──────── Extracted data
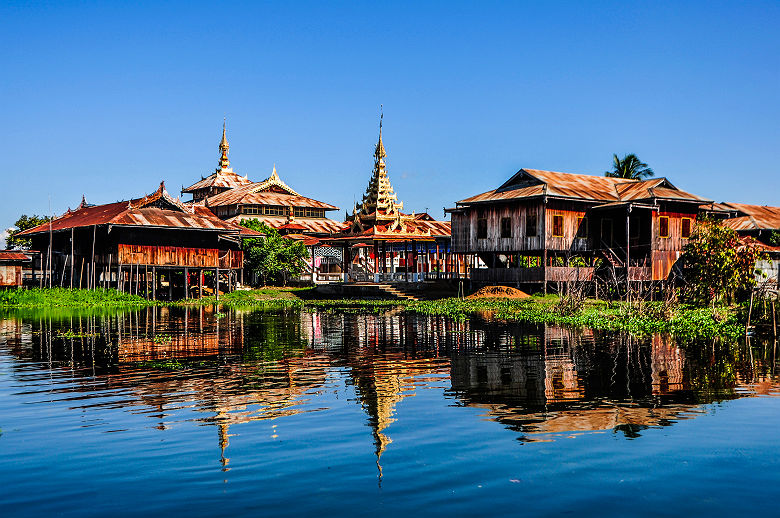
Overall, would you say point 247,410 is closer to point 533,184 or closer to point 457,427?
point 457,427

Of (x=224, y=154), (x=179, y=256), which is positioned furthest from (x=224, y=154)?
(x=179, y=256)

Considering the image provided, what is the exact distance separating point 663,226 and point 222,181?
57969 millimetres

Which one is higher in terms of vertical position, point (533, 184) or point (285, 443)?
point (533, 184)

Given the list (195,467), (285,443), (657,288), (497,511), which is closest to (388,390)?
(285,443)

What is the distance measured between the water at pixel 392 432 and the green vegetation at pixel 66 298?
23886mm

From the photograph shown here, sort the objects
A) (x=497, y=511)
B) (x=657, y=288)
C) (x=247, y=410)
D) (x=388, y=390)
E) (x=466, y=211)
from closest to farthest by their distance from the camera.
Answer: (x=497, y=511)
(x=247, y=410)
(x=388, y=390)
(x=657, y=288)
(x=466, y=211)

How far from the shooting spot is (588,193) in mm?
40969

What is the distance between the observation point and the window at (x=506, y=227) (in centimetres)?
4141

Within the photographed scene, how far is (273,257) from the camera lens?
54062mm

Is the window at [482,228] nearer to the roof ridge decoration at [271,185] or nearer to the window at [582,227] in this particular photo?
the window at [582,227]

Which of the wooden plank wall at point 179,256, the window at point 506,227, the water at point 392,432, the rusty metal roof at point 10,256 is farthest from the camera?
the rusty metal roof at point 10,256

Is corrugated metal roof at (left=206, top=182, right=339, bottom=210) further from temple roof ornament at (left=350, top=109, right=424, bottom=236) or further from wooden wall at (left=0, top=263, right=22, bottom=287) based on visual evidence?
wooden wall at (left=0, top=263, right=22, bottom=287)

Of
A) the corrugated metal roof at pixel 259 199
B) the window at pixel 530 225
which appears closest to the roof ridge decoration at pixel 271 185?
the corrugated metal roof at pixel 259 199

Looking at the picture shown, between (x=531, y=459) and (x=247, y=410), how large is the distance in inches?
172
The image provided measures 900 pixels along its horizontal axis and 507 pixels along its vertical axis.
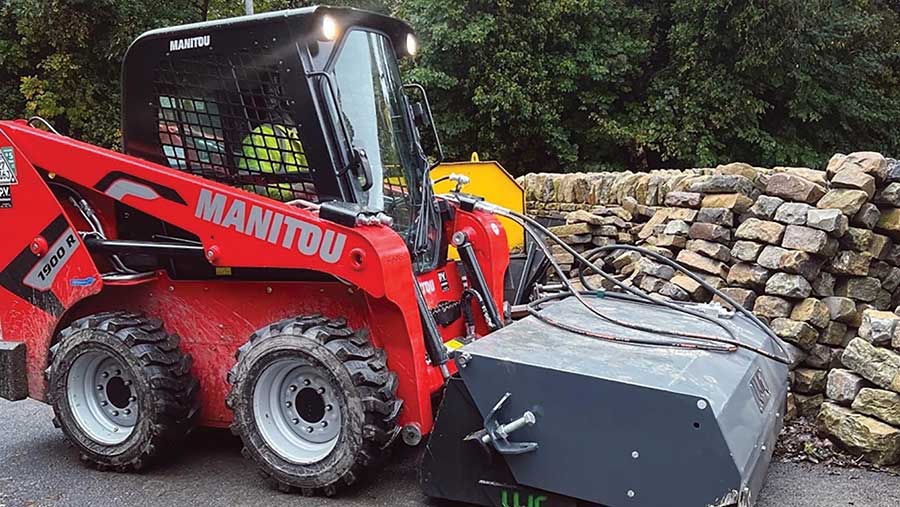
────────────────
Exercise:
Extract every line from the entries above that contains the string "left". Only matches with the same letter case count.

Answer below:
Is corrugated metal roof at (left=206, top=182, right=339, bottom=210) further from temple roof ornament at (left=350, top=109, right=424, bottom=236) or further from wooden wall at (left=0, top=263, right=22, bottom=287) based on visual evidence?
wooden wall at (left=0, top=263, right=22, bottom=287)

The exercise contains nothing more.